Posting on LinkedIn yesterday (3 August), Umbrella Protect managing director Anna Glod, highlighted a fixed energy deal offer from Utility Warehouse that included sales personnel pushing income protection within the package.
Described as a multiservice energy provider, a model also known as multi-level marketing, Utility Warehouse operates as the brand name of parent company, Telecom Plus, and offers a services portfolio covering energy, mobile and broadband, and home insurance.
Glod stated that she looked into Utility Warehouse's 'best on the market fixed energy deal' only to find that applicants were forced into also taking four other products to quality - broadband, a mobile SIM, contents insurance and its income protection product, Income Protector.
"As you can imagine, I was especially interested in looking into the details of this Income Protector (how they call it) product," Glod wrote in her post.
"The sales rep didn't even know who the insurer was and couldn't explain the policy details to me, but she was trying to talk me into buying it."
According to the Utility Warehouse website, its income protection product offers a pay out of up to £750 per month across a six-month claim period after 30 days of inability to work due or unemployment, with a total accidental death pay out of £10,000.

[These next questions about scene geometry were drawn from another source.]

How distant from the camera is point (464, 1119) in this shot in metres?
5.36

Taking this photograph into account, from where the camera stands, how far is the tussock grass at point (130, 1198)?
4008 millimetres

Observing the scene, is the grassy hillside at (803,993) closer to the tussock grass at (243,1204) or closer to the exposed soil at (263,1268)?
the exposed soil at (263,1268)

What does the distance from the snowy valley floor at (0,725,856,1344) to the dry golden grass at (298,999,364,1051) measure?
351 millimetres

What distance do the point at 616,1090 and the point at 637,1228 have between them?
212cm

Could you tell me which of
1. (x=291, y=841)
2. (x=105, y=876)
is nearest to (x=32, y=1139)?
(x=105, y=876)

The premium is listed at £16 per month for cover, although Glod's research found that premiums could also cost £18 per month, a cost that she said could be beaten by other insurers including a 12-month claim period.

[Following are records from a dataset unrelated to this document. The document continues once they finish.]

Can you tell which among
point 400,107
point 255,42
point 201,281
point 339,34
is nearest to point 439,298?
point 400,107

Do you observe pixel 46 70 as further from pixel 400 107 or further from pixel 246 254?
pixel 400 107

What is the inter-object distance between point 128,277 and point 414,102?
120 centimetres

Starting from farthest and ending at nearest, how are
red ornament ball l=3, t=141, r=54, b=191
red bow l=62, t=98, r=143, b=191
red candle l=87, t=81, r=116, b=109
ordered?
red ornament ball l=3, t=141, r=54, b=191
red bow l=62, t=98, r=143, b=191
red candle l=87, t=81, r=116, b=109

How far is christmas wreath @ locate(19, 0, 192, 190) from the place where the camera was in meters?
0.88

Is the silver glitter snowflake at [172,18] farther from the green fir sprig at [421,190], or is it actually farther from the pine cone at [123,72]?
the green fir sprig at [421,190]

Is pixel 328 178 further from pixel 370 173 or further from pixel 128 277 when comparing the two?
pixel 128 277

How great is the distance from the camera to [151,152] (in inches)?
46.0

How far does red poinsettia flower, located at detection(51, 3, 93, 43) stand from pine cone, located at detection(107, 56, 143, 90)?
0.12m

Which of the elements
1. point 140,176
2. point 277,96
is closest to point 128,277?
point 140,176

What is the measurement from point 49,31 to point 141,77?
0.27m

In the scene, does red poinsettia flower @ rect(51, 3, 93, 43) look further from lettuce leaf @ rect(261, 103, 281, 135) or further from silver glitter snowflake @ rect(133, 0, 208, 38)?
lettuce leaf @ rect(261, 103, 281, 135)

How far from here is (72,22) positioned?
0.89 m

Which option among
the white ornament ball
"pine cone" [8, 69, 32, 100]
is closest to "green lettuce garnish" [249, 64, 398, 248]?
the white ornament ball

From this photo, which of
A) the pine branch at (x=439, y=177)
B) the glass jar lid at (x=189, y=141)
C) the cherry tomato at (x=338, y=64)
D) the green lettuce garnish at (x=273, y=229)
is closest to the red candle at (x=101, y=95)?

Glod wrote that the pricing element wasn't the most shocking part for her compared to how the product, and overall deal it was included within, was being advertised on social media.
"Nothing is mentioned about having to buy four additional services, nothing is explained about the insurance products: contents or Income protection during the sales call," Glod detailed.
"They were trying to sell an Income Protection policy to me without even checking what my occupation, earnings, or health was."
Non-advised protection sales is a contentious topic across the industry with many advisers and intermediaries vocalising their dissatisfaction with the practice and its negative impact on consumers.
In April, LifeSearch chair Tom Baigrie spoke to COVER about his work to increase transparency in the life cover space by requesting that insurers disclose greater levels of data into their non-advised sales channels in the name of building consumer trust.
However, due to the often complex nature of income protection, it is viewed as a product that specifically requires qualified financial advice in order for consumers to obtain the right breadth and depth of cover.
"Income protection forms part of protection advice and part of regulated financial advice.
I believe every consumer deserves proper financial advice," Glod stated.
"Consumers should not be forced into buying regulated products as part of their energy deal package without proper advice and explanation. This needs to stop!"
COVER has approached Utility Warehouse for comment.